Reading scores dip lower among Tennessee middle school students

Reading scores dip lower among Tennessee middle school students

July 1st, 2014 by Andy Sher in Local - Breaking News

TCAP tests are stacked on a teacher's desk.

TCAP tests are stacked on a teacher's desk.

Photo by Allison Kwesell

NASHVILLE - Tennessee high school students showed strong improvements in most high school subjects but scores for children in grades 3-8 sometimes flattened and reading even showed a slight dip in several grades on reading.

"I will emphasize: The progress we've made is still very very significant, but we'll use the data to see how we can do better," Gov. Bill Haslam said as he and Education Commissioner Kevin Huffman released 2013-14 results on the Tennessee Comprehensive Assessment Program (TCAP).

The tests are taken by students in grades 3-8 and also include end-of-course exams for high school students.

The governor and his education commissioner largely focused on the high school results where students made gains on five of seven tests.

In Algebra II, for example, students rated as proficient or advanced grew nearly 6 percentage points over last year and more than 17 percentage points since the state began testing students three years ago. And proficiency among students taking English II gained 4 percentage points.

Those taking English I grew by 3 percentage points. But students taking English III saw a slight decrease, going from 39.6 percent rated as proficient or advanced to 38.1 percent.

Tennessee moved in 2010 to more rigorous class work standards and has seen steady progress since.

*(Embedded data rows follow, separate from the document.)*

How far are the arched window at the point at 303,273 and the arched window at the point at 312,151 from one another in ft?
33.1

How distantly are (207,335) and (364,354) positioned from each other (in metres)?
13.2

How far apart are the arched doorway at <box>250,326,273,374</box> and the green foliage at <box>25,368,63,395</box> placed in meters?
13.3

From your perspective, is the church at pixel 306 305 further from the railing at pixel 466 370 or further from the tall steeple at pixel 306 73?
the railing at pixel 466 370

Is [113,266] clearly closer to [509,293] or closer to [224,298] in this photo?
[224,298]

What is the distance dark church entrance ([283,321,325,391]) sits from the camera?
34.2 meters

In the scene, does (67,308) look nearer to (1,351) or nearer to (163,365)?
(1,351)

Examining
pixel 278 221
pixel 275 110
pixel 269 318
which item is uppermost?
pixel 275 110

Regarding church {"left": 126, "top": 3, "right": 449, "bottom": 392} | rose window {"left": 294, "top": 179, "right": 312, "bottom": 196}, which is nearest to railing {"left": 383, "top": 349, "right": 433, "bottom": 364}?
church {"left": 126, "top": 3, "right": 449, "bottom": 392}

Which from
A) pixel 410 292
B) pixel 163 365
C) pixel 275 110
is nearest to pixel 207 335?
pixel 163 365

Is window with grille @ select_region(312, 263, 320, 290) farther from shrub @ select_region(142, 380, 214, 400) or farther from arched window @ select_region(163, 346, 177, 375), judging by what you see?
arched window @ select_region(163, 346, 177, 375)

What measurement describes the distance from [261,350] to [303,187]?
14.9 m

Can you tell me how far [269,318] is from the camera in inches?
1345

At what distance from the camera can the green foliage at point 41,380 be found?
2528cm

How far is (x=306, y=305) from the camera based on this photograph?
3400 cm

Last year, Tennessee fourth and eighth graders made the fastest gains among any other state on the National Assessment of Educational Progress.

Haslam and Huffman said they will use the data to ascertain what happened in grades 3, 5, 6 and 8. They said some of the problem stem from changes made in teaching to reflect the new Common Core standards.

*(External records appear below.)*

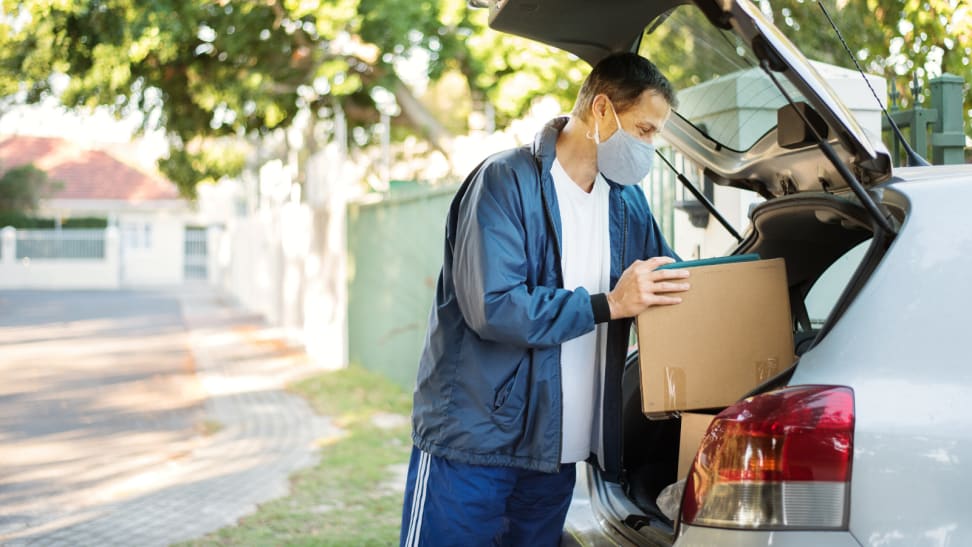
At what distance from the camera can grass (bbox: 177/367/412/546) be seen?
5.50 metres

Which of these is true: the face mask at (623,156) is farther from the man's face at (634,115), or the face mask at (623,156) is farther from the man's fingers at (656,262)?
the man's fingers at (656,262)

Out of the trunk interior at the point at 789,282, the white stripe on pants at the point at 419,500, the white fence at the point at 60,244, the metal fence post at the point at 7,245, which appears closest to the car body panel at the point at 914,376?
the trunk interior at the point at 789,282

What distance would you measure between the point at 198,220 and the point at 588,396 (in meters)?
51.5

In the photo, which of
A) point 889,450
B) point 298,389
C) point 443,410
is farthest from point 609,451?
point 298,389

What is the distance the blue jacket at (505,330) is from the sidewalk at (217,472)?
3222 millimetres

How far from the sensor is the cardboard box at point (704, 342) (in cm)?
258

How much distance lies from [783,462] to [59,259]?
39813 mm

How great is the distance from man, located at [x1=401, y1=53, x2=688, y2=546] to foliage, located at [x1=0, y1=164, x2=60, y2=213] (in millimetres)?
39117

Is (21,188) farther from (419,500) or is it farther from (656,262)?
(656,262)

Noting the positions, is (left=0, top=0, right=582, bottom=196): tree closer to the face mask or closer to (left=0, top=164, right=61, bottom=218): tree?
the face mask

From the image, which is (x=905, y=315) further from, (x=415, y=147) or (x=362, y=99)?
(x=415, y=147)

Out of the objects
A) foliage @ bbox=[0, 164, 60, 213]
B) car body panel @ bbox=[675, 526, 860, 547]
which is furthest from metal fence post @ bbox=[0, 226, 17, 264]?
car body panel @ bbox=[675, 526, 860, 547]

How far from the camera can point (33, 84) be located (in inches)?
613

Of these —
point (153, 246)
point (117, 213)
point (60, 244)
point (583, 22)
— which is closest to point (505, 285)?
point (583, 22)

But the current TCAP tests, which are multiple choice, do not give students much chance to display critical thinking skills, writing and other new areas of emphasis, they said.

Haslam said "systemic change over time is hard work, but we continue to see evience that shows our teachers' efforts are paying off," Haslam said, noting teachers this past school year fully implemented the state's new standards in math and English.